A leading artificial intelligence expert has rolled Back His timeline for AI destruction, saying that it will take longer than he initially predicted for AI systems to be able to code autonomously and thus accelerate their own evolution towards superintelligence.
Former OpenAI employee Daniel Kokotajlow sparked an energetic debate in April by releasing ai 2027A scenario that imagines uncontrolled AI development leading to the creation of superintelligence, which – after tricking world leaders – destroys humanity.
scenario won rapidly fans And detractors. US Vice President JD Vance attends Reference AI 2027 discussed America’s artificial intelligence arms race with China in an interview last May. Gary Marcus, an emeritus professor of neuroscience at New York University, called The piece is a “work of fiction” and its various conclusions are “pure science fiction mumbo jumbo”.
Timeline for transformative artificial intelligence – sometimes called AGI (artificial general intelligence), or AI capable of replacing humans in most cognitive tasks – has become a fixture in communities dedicated to AI security. The release of ChatGPT in 2022 significantly accelerates these timelines officials And experts Predicting the arrival of AGI within decades or even years.
Kokotajlo and his team named 2027 as the year when AI would achieve “fully autonomous coding”, although they said this was the “most likely” estimate and that some of them had longer timelines. Now, some doubts are emerging about the imminence of AGI, and whether the term is meaningful in the first place.
“Many others have been pushing back their timelines over the past year as they realize how volatile AI performance is,” said Malcolm Murray, an AI risk management expert and one of the authors of the international AI security report.
“For a scenario like AI 2027 to happen,[AI]will need a lot of practical skills that are useful in real-world complexities. I think people are starting to realize the enormous inertia in the real world that will delay full societal transformation.”
“The term AGI was only remotely understandable when AI systems were very narrow – like playing chess and playing Go,” said Henri Papadatos, executive director of French AI nonprofit SafarAI. “Now we have systems that are already quite common and the term doesn’t have as much meaning.”

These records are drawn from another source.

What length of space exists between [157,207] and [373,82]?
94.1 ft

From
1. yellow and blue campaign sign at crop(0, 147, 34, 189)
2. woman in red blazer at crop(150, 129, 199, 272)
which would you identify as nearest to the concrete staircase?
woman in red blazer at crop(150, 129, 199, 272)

Kokotajlo’s AI 2027 relies on the idea that AI agents will completely automate coding and AI R&D by 2027, leading to an “intelligence explosion” in which AI agents create smarter and smarter versions of themselves, and then – in a possible endgame – kill off all humans by the mid-2030s to make room for more solar panels and datacenters.
However, in their update, Kokotajlo and his co-authors revised their expectations for when AI might be able to code autonomously, saying it would likely happen in the early 2030s, as opposed to 2027. The new forecast sets 2034 as the new horizon for “superintelligence” and contains no estimate of when AI might destroy humanity.
“It appears that things are moving a little slower than the AI 2027 scenario. Our timelines were longer than 2027 when we published and they are a little longer now too.” wrote Cocotajlo in a post on X.
Creating AI capable of conducting AI research is still the goal of leading AI companies. Sam Altman, CEO of OpenAI, Said Said in October that it was his company’s “internal goal” to have an automated AI researcher by March 2028, but added: “We may completely fail in this goal.”
Andrea Castagna, a Brussels-based AI policy researcher, said there were many complexities that the dramatic AGI timeline does not address. “The fact that you have a superintelligent computer focused on military activity does not mean that you can integrate it into the strategic documents we have been compiling for the last 20 years.
“The more we develop AI, the more we see that the world is not science fiction. The world is much more complex than that.”